Biz bu makalemizde, insanın davranışlarının hareket merkezi olan zihin ve aklın dolayısıyla kalbin menfiliklerden arındırılıp, aslî vazifelerini yerine getirebilmeleri için gereken asgarî şartları incelemeye gayret edeceğiz. Bu makale, birçok sebeplerden dolayı bugün yabancılaştığımız değerlerimizle yeniden tanışıp, barışma gayretlerine bir katkı olarak değerlendirilebilir.

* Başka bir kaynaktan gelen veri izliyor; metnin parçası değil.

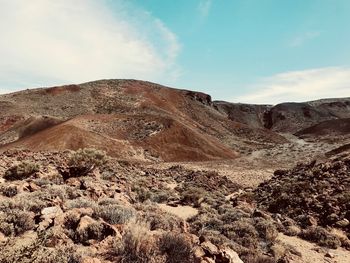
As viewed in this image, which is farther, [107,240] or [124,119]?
[124,119]

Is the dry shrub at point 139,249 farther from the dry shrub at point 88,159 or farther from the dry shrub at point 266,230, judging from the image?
the dry shrub at point 88,159

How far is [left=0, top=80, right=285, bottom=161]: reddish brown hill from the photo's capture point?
49.8m

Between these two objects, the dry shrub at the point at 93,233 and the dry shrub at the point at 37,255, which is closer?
the dry shrub at the point at 37,255

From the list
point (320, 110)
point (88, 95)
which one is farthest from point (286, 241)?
point (320, 110)

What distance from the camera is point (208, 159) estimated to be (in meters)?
52.2

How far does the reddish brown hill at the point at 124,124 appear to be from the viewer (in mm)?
49781

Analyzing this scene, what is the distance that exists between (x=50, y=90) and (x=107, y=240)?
279 feet

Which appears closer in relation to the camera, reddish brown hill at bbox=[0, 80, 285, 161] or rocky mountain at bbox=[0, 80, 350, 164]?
rocky mountain at bbox=[0, 80, 350, 164]

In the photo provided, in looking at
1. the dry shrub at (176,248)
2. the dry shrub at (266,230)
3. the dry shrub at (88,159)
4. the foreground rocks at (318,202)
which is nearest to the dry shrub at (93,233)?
the dry shrub at (176,248)

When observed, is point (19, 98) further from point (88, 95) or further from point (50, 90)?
point (88, 95)

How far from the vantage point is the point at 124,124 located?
60.3 meters

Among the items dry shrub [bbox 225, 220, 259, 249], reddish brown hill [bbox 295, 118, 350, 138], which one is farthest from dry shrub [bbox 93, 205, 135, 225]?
reddish brown hill [bbox 295, 118, 350, 138]

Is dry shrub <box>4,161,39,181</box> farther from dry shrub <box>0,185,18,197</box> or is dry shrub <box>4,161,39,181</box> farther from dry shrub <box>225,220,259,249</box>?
dry shrub <box>225,220,259,249</box>

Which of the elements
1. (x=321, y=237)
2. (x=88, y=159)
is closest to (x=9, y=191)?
(x=321, y=237)
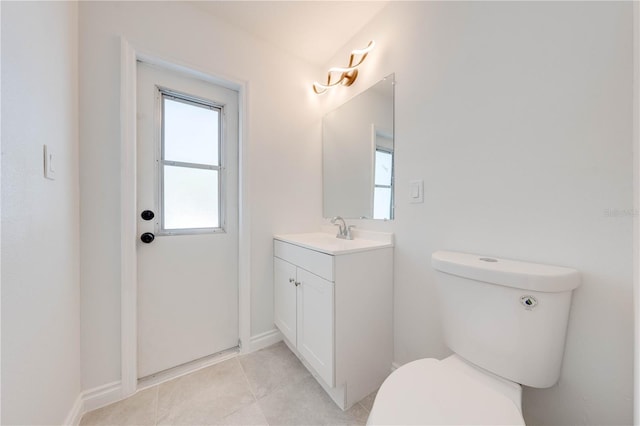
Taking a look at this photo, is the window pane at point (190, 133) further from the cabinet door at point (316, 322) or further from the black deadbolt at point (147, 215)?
the cabinet door at point (316, 322)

Kainatın en değerli varlığı[20] olarak yaratılan insan, davranışlarıyla değer ka­zan­makta ve insanlık vasfına erişebilmektedir. Davranışlarını kontrol edeme­yen, nerede, neyi söyleyip yapacağı hususunda dengeli hareketlerde bulunamayan in­san ise, cemiyette dahi hor görülmekte ve itibar edilmemektedir.

Acaba insanın davranışlarına yön veren unsurlar nelerdir? Bu araştı­rıldığında, bir manada insana mahsus olan zihin, nefs ve kalb in­sanı insan yapan, ona değer kazandıran davranışların idare edildiği merkezler olarak karşımıza çıkmaktadır. Diğer bir ifade ile, fiil ve dav­ranışlar akıl ve vic­dana bağlı olarak ortaya çıkmaktadırlar.[21]

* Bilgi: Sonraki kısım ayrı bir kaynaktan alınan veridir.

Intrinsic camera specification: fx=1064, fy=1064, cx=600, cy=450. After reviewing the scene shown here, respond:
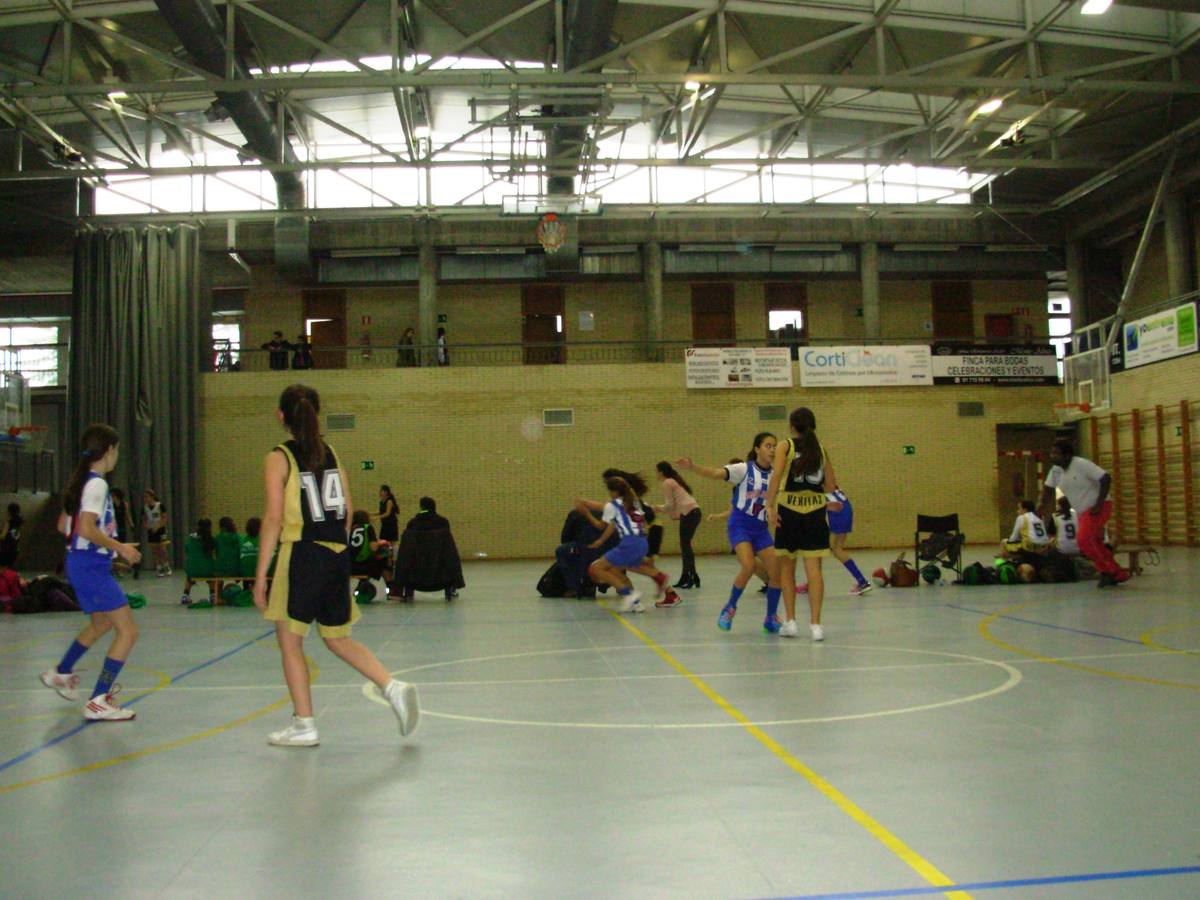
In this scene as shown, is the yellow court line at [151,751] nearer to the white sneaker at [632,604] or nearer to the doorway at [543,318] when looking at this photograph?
the white sneaker at [632,604]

Akıl, hayatı anlamanın ve insanın kendini keşfedip bilmesinin şartı ve vasıtasıdır.[22] Biz, vicdanın teşekkül etmesi ve sâfi­yetini korumasında altyapı seviyesinde olan “zihnî oluşum”, diğer bir tabirle “kafa yapısı” ve bunun davranışlara tesiri üzerinde duracağız. Çünkü, zihin menfîliklerden arındırılıp fethedilmeden kalbe ulaşmak mümkün değildir. İnsanın amelleri, karakter ve fikrinin neticesidir ve kişi fikirlerine göre hareket eder.[23]

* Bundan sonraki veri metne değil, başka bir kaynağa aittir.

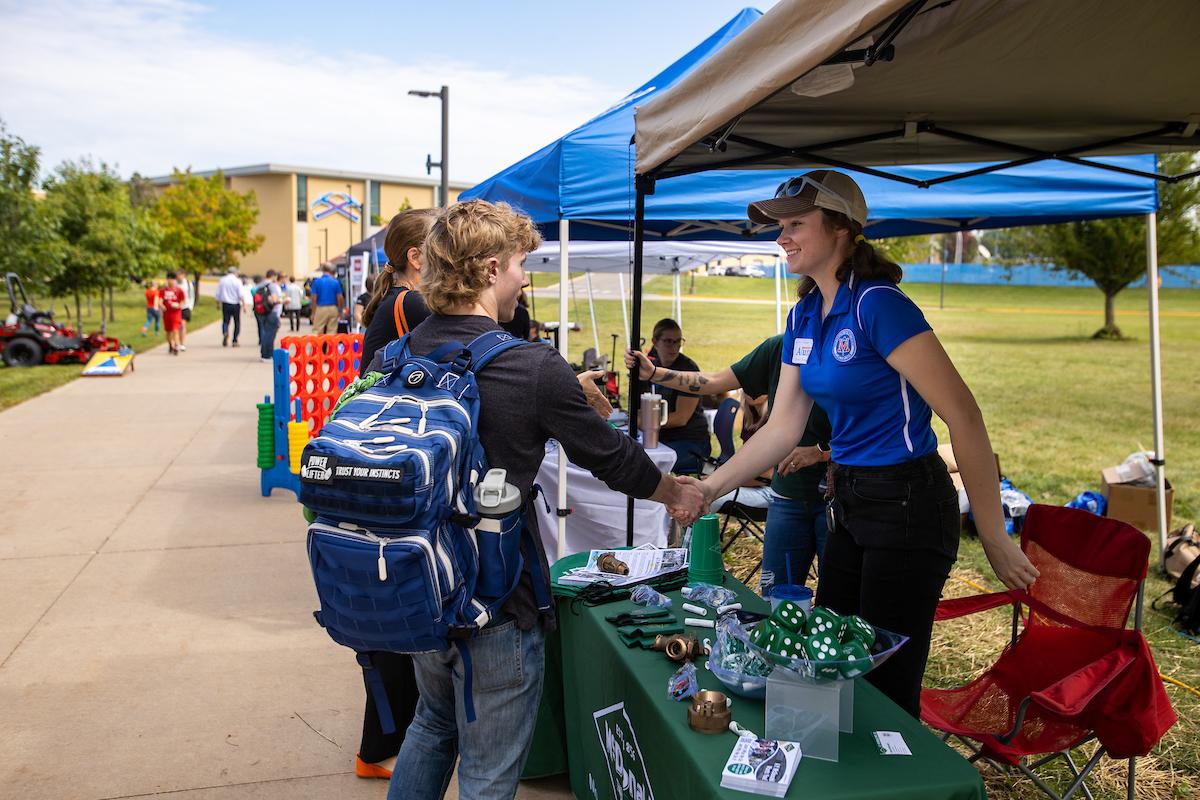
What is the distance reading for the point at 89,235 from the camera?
1008 inches

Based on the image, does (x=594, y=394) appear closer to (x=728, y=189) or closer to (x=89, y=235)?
(x=728, y=189)

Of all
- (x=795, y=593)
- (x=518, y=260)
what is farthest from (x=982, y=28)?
(x=795, y=593)

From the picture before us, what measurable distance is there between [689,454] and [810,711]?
462 centimetres

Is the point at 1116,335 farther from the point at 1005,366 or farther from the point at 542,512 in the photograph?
the point at 542,512

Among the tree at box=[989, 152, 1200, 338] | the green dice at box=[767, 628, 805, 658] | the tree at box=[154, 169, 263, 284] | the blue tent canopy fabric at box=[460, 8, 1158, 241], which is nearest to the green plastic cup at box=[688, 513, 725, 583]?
the green dice at box=[767, 628, 805, 658]

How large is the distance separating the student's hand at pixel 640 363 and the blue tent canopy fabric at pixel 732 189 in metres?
0.91

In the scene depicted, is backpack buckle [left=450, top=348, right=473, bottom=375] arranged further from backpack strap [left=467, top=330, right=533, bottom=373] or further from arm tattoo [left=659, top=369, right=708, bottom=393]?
arm tattoo [left=659, top=369, right=708, bottom=393]

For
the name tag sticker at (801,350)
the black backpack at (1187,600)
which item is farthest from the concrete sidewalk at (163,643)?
the black backpack at (1187,600)

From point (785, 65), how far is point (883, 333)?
2.38ft

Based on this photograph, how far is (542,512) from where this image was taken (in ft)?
18.0

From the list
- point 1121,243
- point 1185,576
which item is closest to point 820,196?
point 1185,576

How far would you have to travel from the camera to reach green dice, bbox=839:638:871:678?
1.84 m

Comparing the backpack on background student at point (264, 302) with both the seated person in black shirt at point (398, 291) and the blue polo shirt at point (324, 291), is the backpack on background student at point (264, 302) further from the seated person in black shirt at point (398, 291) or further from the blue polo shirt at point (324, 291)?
the seated person in black shirt at point (398, 291)

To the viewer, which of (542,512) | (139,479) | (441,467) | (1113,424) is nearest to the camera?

Kur’an-ı Kerim’e göre, insanı diğer canlılardan üstün kılan, onun her türlü faaliyetine anlam kazandıran ve ilâhî emirler karşısında insa­nın mükellef sayılmasını sağlayan akıldır.[24] “Ey insanlar! Akla yumuşak dav­ranıp değer verin. Siz emrolundu­ğunuz ve yasaklandığınız şeyleri ancak akıl ile bilebilirsiniz. Akıl, yara­tıcınız karşısında sizin şerefinizdir. Kesinlikle biliniz ki, akıllı kişi Allah’a itaat edendir. Her ne kadar kötü gö­rünüşlü, aşağı mertebeli ve hakir olsa da. Yine, her ne kadar güzellik, şeref ve şan sahibi olsa da cahil kişi, Allah’a isyan edendir.”[25] İnsanda bilgi, devlette idareci gibidir. Bilgi, zihin tahtında oturur ve vücudun azalarını idare eder. Eğer bu emîre itaat olunmazsa, ilim, ameli mûciptir, gereğince davranılmadığında sahibini terkeder.[26]

Akıl, vicdan ve irâde aynı konu etrafında birleşirse, insan için haz duyduğu bir çalışma ve ahlâkî faaliyet ortaya çıkar. Akla doğru bilgiler vermek, vicdana sıkıntı duymadan, haz alarak yapabileceği davranışları göstermek, irâdeye, heyecanlara hakim olarak bu işleri gerçekleş­tirebi­lecek gücü ve alışkanlıkları kazandırmakla insandan bahsetmek müm­kün olabilir, çünkü insan; aklı, vicdanı ve irâdesiyle insandır.[27]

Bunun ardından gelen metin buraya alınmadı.